Per la prosa si pensi soprattutto a quelle Esperienze intorno
n cose naturali in cui esperienza e ragione - che oppongono
sempre in queste lettere uomini «savi» a ciurmatori e maghi
-si alleano in un entusiasmo lucido e senza astio o boria che
si traduce in un ritmo limpido e brioso, aderente al processo
stesso dell'esperimentare e del conoscere la realtà. Nascono
così quelle avvincenti narrazioni di esperienze che adeguano
nel movimento della prosa un divenire di verità e realtà, così
interessante e letificante per lo scienziato e per il
letterato: come nell'esperienza delle pietre fatate e dei
galli avvelenati, nella storia del soldato fatato e del
maestro scornato, o nell'osservazione degli insetti che
nascono dalla putrefazione: «Addì 19 aprile nelle giunchiglie
odorate di Spagna in capo a due giorni io vidi minutissimi
vermi, che nel mese di maggio divennero piccolissimi e neri
moscerini con l'antenne corte in testa, e così veloci e così
lesti che pareano il moto perpetuo», in cui il ritmo rapido e
limpido e minuto rispecchia questo gusto dell'occhio e
dell'intelligenza che vede (e sollecita) animazione e vita
sprigionarsi dappertutto in proporzioni minuscole e precise e
se ne compiace non con la meraviglia della novità bizzarra
(che è spesso il gusto del Bartoli), ma anzi per la riprova
delle leggi «solite e consuete» della natura, della loro
spontaneità e razionalità. Come in una lettera al Lanzoni in
cui una ispirazione quanto mai ragionevole e sperimentata si
esprime in un animato quadretto miniaturistico che pare
anticipare nella prosa rediana il movimento minuto ed agile
della più tipica arte del primo settecento arcadico-rococò:
«Io poi confesso di essere del suo parere che sia falsissimo
che i camaleonti vivano d'aria, mentre le posso con la mia
solita ingenuità attestare, che tagliatene diversi alla
presenza d'amici, manifestamente ho scoperto i loro
ventricoletti pieni di animalucci ed erbette minutissime, i
quali con prestezza incredibile, come io penso, con una lor
lingua afferrano e inghiottiscono».
Questo senso di evidenza, di movimento e di brio si ritrova
anche nei sonetti (oltre che nel Ditirambo) che più
direttamente ci interessano per la storia dell'Arcadia con il
loro valore di schema valido per il Menzini e poi per lo Zappi
sulla via del sonetto anacreontico e con la loro esemplarità
di agile miniaturismo, di organicità evidente e chiara, ma non
insipida e smorta.
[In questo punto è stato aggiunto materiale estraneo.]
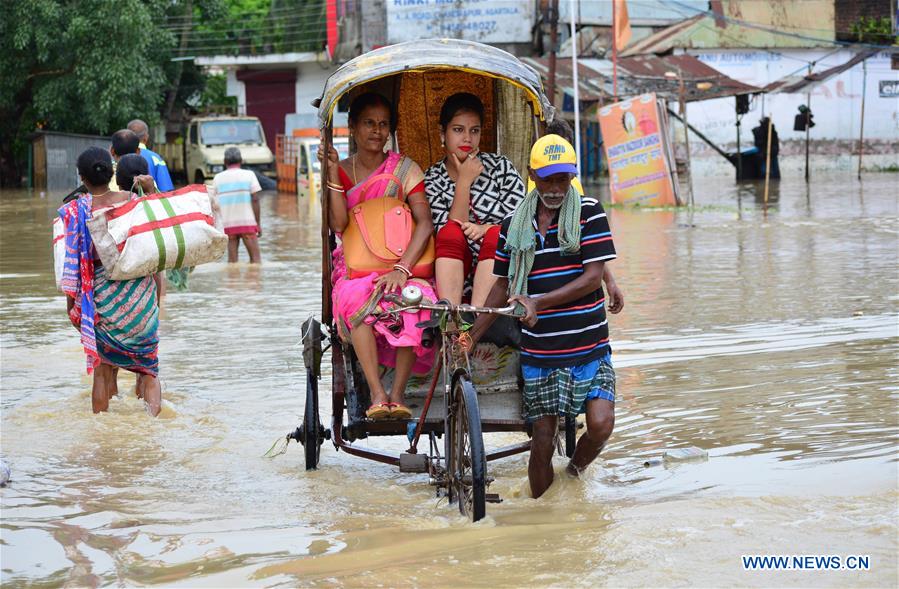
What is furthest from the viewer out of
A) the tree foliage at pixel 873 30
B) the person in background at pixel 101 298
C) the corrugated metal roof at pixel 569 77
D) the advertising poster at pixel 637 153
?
the tree foliage at pixel 873 30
Ché proprio su questo punto il Redi più
insiste nelle sue numerose autocritiche: chiarezza, misura,
ripudio di concettismo e di abuso di metafore, ma non
correttezza senz'anima; e nulla più odia il Redi di un sonetto
«melenso» o «lonzo», cioè stentato e floscio.
I migliori esempi della sua maniera sciolta e briosa sono
appunto nei sonetti anacreontici, non in quelli encomiastici o
platonizzanti più ricchi di residui barocchi anche se
smorzati, più lontani dal suo «naturale» come diceva il
Magalotti in una lettera all'amico del 25 febbraio I679, in
cui, dopo un elogio più convenzionale per una fredda, decorosa
poesia encomiastica, esce in lodi entusiastiche di fronte al
sonetto Già la civetta preparata e il fischio riconoscendovi
il poeta più genuino («Che proprietà di epiteti, che
naturalezza... tutto è pieno di proprietà e di costume
divinamente espresso») e sottolineando il pregio di «affetti
casti, castissimi» ma «finalmente amorosi» e cioè sensibili,
caldi, evidenti, non astratti e metafisici.